The plant has large hollow stems similar to bamboo and large, green, heart shaped leaves. Its roots (rhizomes) have been thought to grow as far as seven metres horizontally and two metres deep underground – it is this extensive root spread that makes the plant so difficult to remove once established.

The only means of destroying Japanese Knotweed is to kill the roots. This can only be achieved by either multiple applications of herbicide or full excavation. If even a few centimetres of root are left in the ground, the plant can regrow.

Japanese Knotweed is classed as a controlled plant under the Wildlife and Countryside Act 1981. Whilst is not illegal to have the plant on your own property, it is illegal to allow it to spread on to adjoining property, including allowing the roots to spread underground. Under the Environmental Protection Act 1990 the plant is classed as “controlled waste”, meaning that it is illegal to dig it up and remove it from your property unless it is disposed of at a licensed landfill site.

A landmark legal case

In a 2018 legal case, Network Rail Infrastructure Ltd v Williams and another involved Japanese Knotweed growing on a railway embankment owned by Network Rail, and the claimants owned affected bungalows.

The Court of Appeal made it clear that the presence of Japanese Knotweed will not, in itself, provide grounds for a diminution of value claim, but encroachment of the plant onto neighbouring land will probably entitle the neighbour to damages.

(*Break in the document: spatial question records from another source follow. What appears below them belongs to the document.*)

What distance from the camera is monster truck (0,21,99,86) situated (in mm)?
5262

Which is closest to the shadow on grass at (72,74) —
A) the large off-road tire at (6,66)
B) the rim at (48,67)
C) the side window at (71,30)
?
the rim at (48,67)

This is not because of any reduction in value, but because it interferes with the ability to fully use and enjoy the land. It has yet to be seen how courts would approach the quantification of such loss.

*Mortgage lenders have some concern about Japanese knotweed and its impact on the built environment. But stories about knotweed have become a popular media favourite, often exaggerated. It can undoubtedly damage the built environment, but usually in buildings by exacerbating an existing weakness such as cracks, crumbling mortar, decaying tarmac etc. It can lift paving slabs, block paving, etc, but damage to building structures is rare.

Buddleia is in fact responsible for more structural damage than Japanese knotweed. Seeds can grow in the smallest of cracks, even without access to soil. It is particularly damaging to the railway network, where it weakens bridges, interferes with overhead power lines and obscures signals.

Bamboo roots are very strong and not easily broken. They are thin and fibrous and can be found to a depth of up to 1m. They can be destructive to the built environment lifting paving, distorting or penetrating soft or decaying tarmac. They can also find their way into a buildings if there is a point of access available, and can grow through retaining walls and spread beyond boundaries.

So in those respects these two plants can be worse than Japanese knotweed.